I am trying to give a reasoned answer to the following question:
Let $F/K$ be a finite field extension and let $p(x) \in K[x]$ be a irreducible polynomial (in $K[x]$, of course). If $p(x)$ has a root in $F$, is $[F:K]$ a multiple of $\deg(p(x))$?
I am pretty sure the answer to this question is $\textit{yes}$, but I am not sure how to make a formal argument for this. I have already proved that $[F:K] \neq \deg(p(x))$, but I don't know how to continue from here.
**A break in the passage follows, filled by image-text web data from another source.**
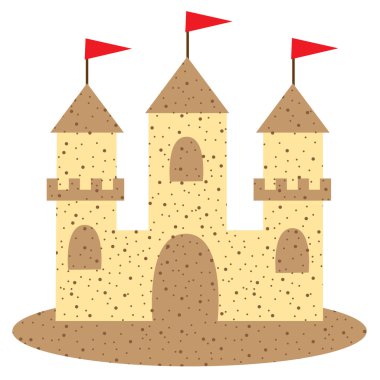 karikatür kum kale bayraklı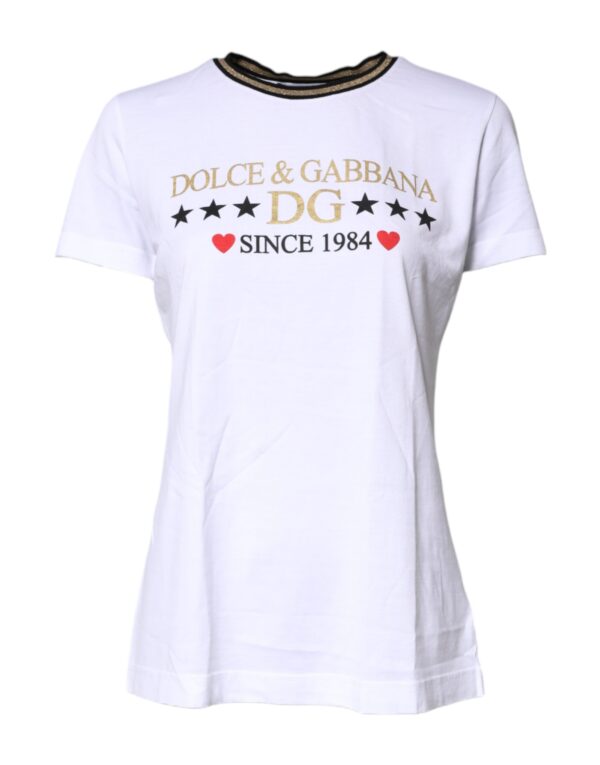 White Printed Round Neck Top Cotton T-shirt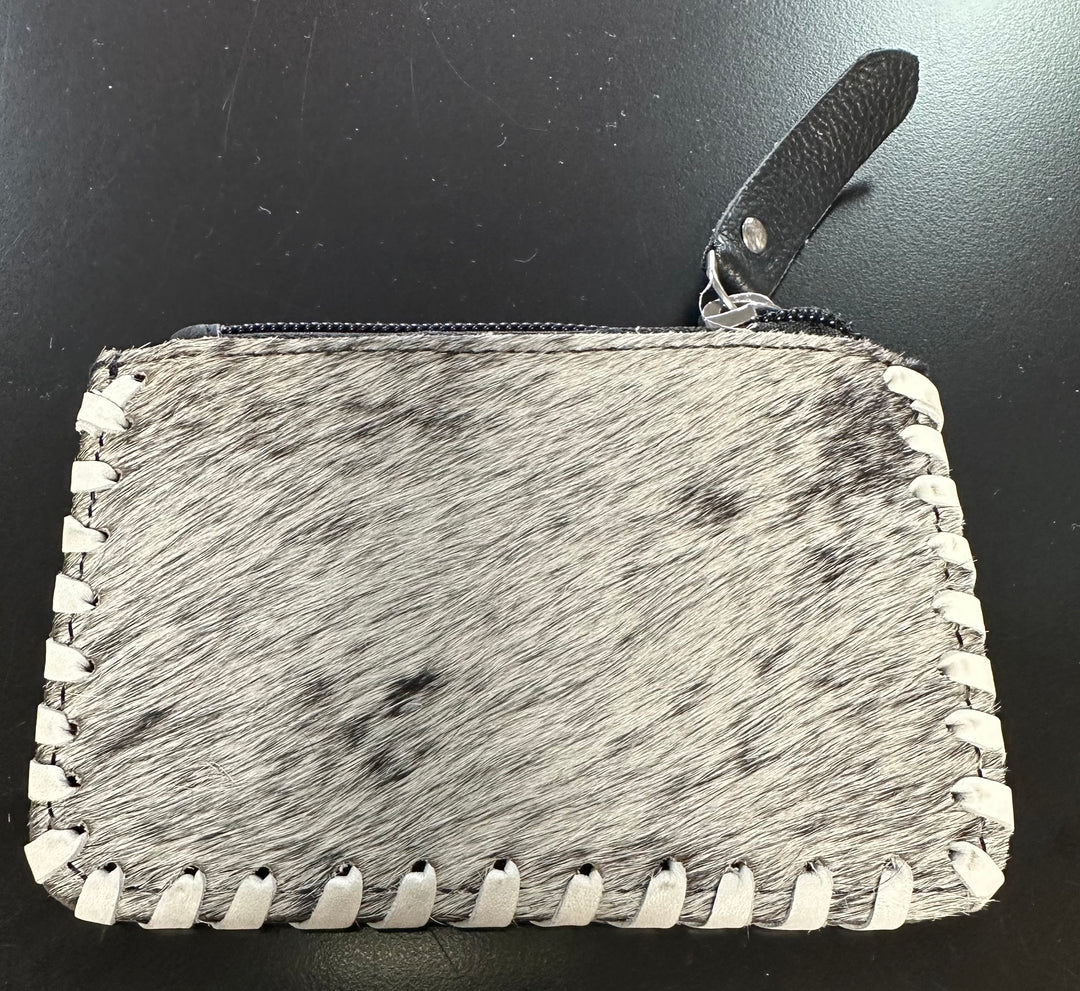 Leather Checked Coin Purse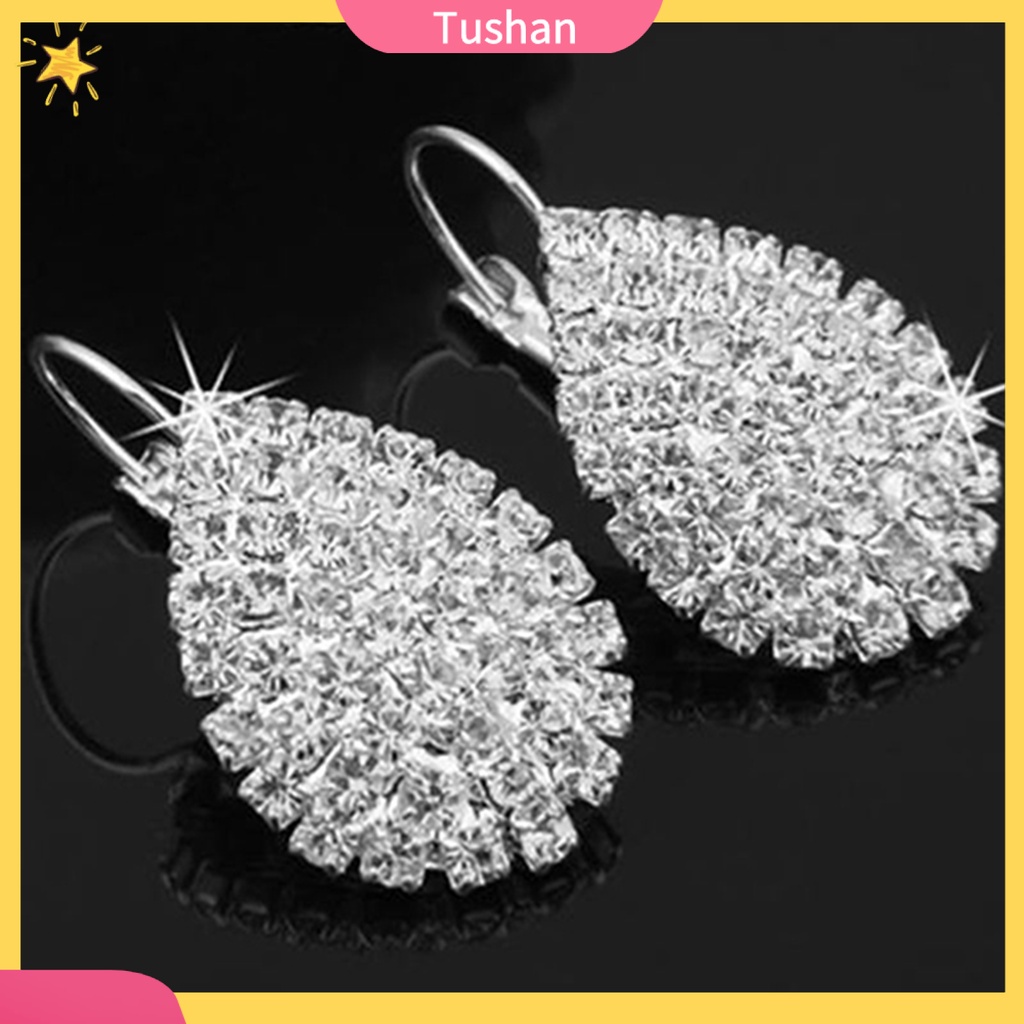 Bông tai hình giọt nước đính đá lấp lánh màu bạc sang trọng dành cho nữ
Can someone help me?
On
Let $a$ be a root of $p$ in $F$. Then $Irr(a,K)=p$ and $|K(a):K|=deg(p)$.
Hence $|F:K|=|F:K(a)|\cdot |K(a):K|=|F:K(a)|\cdot deg(p)$
On
Let $\alpha\in F$ be a root of $p(X)$. Then we have a tower of extensions $$ K\subset K[\alpha]\subset F $$ where $K[\alpha]$ is the smallest subfield of $F$ containing $K$ and $\alpha$. By the multiplicativity of the degree in towers $$ [F:K]=[F:K[\alpha]]\cdot[K[\alpha]:K] $$ and one concludes since $[K[\alpha]:K]=\deg(p(X))$.
Let $L$ be a rupture field of $p$ over $K$ and $a$ a root of $p$ in $F$. Then $[F:K]=[F:K(a)][K(a):K]$ as $p$ is supposed to be irreducible over $K$ and all rupture fields are isomorphic to $L$. In particular $K(a)$.
This indeed leads to a positive conclusion of the question as $\deg p = [K(a):K]$.